Step 5: In which I get software working but run out of RAM

Goal: Get a working CircuitPython light staff

An image from the inaugural photo shoot with the light staff:

Pic

I’d mostly ignored the CircuitPython implementation of this for a while, in favor of the ATMega328 version.

My ATMega328 version does a wide variety of interesting effects and 144 pixels is close to the limit of the amount of RAM in the device. After I spent a weekend trying out the different FastLED patterns and figuring out which ones I like, it’s been actually really smooth sailing.

When I try to find the same functionality on the CircuitPython side, it’s not really there. The thing I keep coming back to is that FastLED is really two libraries: One library is the low-level code that talks to the LEDs. The second library is the incredibly useful math-related code that makes it friendly to code interesting LED patterns.

There’s an extremely large category of useful things that can be done with procedural texturing. A long time ago, I was studying movie effects and they covered how to do procedural textures and I found that you can go really far with them.

So for a while, it was sitting near-abandoned while I worked on other things because I was perfectly able to do just about all I wanted to do on a device that has several orders of magnitude less capability than an M4.

I did finally hit on the real thing that was worth investigating, however: Loading bitmaps from the virtual disk and tiling them.

I got a reasonable version of things going with a 60 LED strip where I would load a bitmap into memory and pan through it or tile it, and that actually feels pretty reasonable.

Except that once I moved from 60 LEDs to a 144 LED strip and I replaced the 60 LED bitmap files with bigger files, I started running out of RAM. Even relatively tiny 40k bitmap files were causing problems.

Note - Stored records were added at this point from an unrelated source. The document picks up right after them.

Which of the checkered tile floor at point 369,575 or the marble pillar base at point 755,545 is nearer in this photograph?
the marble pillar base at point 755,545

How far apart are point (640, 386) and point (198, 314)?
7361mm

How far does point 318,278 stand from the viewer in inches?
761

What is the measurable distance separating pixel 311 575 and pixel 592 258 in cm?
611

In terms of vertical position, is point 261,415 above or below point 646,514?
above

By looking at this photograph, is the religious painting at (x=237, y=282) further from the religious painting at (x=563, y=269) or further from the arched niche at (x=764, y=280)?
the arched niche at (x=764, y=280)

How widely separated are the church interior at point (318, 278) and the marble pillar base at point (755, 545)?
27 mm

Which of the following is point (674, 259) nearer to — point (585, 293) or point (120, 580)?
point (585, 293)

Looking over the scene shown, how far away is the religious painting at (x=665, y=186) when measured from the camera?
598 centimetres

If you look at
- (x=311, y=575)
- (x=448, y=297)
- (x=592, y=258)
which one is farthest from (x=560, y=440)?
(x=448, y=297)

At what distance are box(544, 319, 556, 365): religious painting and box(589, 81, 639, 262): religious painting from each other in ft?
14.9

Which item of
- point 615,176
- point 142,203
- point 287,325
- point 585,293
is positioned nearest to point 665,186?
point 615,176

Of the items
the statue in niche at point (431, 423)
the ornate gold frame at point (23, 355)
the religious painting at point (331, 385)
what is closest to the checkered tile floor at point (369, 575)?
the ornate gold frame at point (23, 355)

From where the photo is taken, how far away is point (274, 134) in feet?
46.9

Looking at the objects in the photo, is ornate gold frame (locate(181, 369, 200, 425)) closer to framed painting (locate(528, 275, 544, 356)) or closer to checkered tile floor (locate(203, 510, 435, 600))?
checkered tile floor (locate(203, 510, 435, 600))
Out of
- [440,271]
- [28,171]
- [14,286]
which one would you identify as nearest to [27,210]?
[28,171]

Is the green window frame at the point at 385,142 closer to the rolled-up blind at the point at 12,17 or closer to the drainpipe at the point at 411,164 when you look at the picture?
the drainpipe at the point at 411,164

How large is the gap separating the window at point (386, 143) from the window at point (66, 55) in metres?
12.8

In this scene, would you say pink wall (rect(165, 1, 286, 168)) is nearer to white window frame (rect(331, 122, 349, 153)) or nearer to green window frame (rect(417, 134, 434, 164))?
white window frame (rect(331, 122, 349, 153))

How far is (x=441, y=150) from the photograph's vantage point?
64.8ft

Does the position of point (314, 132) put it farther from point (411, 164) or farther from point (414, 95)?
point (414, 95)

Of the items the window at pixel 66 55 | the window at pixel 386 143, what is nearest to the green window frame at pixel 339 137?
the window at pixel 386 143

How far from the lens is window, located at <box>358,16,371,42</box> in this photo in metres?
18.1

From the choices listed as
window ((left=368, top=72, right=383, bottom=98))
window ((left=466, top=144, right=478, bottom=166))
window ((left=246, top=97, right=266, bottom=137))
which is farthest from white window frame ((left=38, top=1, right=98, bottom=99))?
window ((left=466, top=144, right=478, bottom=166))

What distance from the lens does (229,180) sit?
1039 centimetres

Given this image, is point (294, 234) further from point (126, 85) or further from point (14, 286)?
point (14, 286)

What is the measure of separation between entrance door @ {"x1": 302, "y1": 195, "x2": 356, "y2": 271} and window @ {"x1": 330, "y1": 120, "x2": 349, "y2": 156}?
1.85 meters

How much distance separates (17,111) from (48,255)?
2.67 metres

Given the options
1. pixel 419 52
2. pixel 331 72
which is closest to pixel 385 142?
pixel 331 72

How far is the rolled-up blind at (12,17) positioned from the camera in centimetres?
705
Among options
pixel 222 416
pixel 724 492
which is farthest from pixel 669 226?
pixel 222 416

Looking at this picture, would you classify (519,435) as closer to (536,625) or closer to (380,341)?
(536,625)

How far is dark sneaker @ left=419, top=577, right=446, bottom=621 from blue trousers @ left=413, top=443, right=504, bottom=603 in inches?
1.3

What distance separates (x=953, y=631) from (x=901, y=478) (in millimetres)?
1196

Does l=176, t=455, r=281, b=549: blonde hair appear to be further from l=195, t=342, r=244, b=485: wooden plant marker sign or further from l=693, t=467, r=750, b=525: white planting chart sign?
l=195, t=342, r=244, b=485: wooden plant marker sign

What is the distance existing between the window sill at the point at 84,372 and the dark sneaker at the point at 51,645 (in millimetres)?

I have some long term reservations. CircuitPython has not really felt any easier to deal with for me than an Arduino for the task of making a light painting staff, even though I’d started out thinking that it was the Arduino side of things that was slowing me down when it was really that I needed to study FastLED a little bit harder. In fact, other than the easy bitmap work, it’s been harder.

I could refactor more code to work a little more like the code in the CLUE demo looks to work and pull rows off of the SD card which would enable me to avoid running out of RAM, but that’s going to make my code a lot more complicated and that doesn’t get me anywhere. Again, if I’m going to make the code more complicated, it’s just as easy for me to work in the Arduino environment.

Given that there aren’t really any Feather boards with significantly more RAM, I decided that the upgrade path was to get a Teensy 4.1. A Teensy 4.1 has an NXP iMXRT1062 processor and it’s got a megabyte of RAM, so even with my inefficient workflow, it’s plenty.

So, I’m going to categorize this as a half-failure because it’s a completely working board for driving a 60 pixel LED staff with bitmaps but I couldn’t get it to scale further.

A year or two from now, this is going to be solidly practical and this particular project isn’t really a reason for you to not try CircuitPython. There are noises that there will be a Feather with a similar processor to the Teensy 4.1 and, if there’s not, there’s almost certainly going to be something else with more memory and CPU than the current crop because progress marches on.